Fitting and overfitting data

by Rishidev Chaudhuri

One of the main aims of modern science is finding mathematical expressions to describe the relationships between observed quantities. For example, Newton's law of gravitation tells us that the force of gravity between two bodies depends in a certain way on their masses and the distance between them; thermodynamics tells us that the pressure of a gas depends in a certain way on its volume and temperature; and an economist studying income might conclude that income increases with educational level according to some functional form.

Sometimes these mathematical relationships emerge from an underlying model. We might model a gas as made up of molecules that collide with each other and the walls of the container, think that pressure is a measure of collisions with the walls and temperature a measure of kinetic energy, and then our functional form is a result of mechanistic insight into pressure and temperature. In other cases, the relationships serve to provide a summary representation of the data (instead of giving you a list of pressures at various temperatures, I could say pressure=3*temperature) and, even without providing an explanation of how the relationship came to be, allow us to make predictions about new data (for example, I might have observed the pressures at temperatures of 30 degrees and 60 degrees and want to predict the pressure at 90 degrees).

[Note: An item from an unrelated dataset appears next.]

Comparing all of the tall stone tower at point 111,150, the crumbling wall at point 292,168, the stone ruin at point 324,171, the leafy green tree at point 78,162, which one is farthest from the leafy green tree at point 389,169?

As we choose a relationship (or hypothesis) to explain a given set of data, the two goals of accounting for the existing data and making predictions for new data are often in conflict. Look at the graph below, which plots the simultaneously measured values of two quantities, X and Y.

Fig1_YvsX

Say we're trying to describe this relationship in a way that allows us to predict the values of Y at unobserved points (for example, we haven't measured the value of Y when X is 0.25 and we want to predict this). A common thing to do is to draw a line along the middle of this scattered cloud of points and use this as an approximation of the underlying relationship.

Fig2_YvsXWithLine

What we've done here is to postulate that the relationship between the two quantities comes from a certain family of explanations (here, the set of lines with different slopes), and from this family we've picked a certain best explanation (the particular line we drew on the graph). We then noted that it did a reasonable job of explaining the data, and we now believe that it should similarly predict new data.

Why did we do this, and why is this belief justified? After all, the points don't lie exactly on the line, meaning that our relationship doesn't fit the data exactly. What if we instead fit the data using a family of curves that are allowed to wiggle a number of times (here, polynomials, which are squares, cubes etc.) as below:

Fig3_YvsXWithLineAndCurve

I've truncated the ends of the graph because the curve makes big loops back and forth. This function does a great job of fitting the data, accounting for every observed point perfectly. And note that this family of explanations is bigger than the previously family and, in fact, it includes the family of lines: as you make the wiggles smaller and smaller you eventually end up with a line. Are we justified in believing that we've found the right relationship and will be able to predict new data perfectly? Intuitively, something about that seems wrong and we might appeal to Occam's razor or some principle suggesting that simpler explanations are better. And this is often confirmed in practice; typically, when we try to predict the result of new observations we do badly, as below, where I've generated some more data (in grey).

Fig4_YvsXNewData

Here the line's performance on the first set of data and the second is roughly similar: it accounts for both reasonably well but not perfectly. On the other hand, the curve does very well on the first set of data and badly on the second. So what goes wrong?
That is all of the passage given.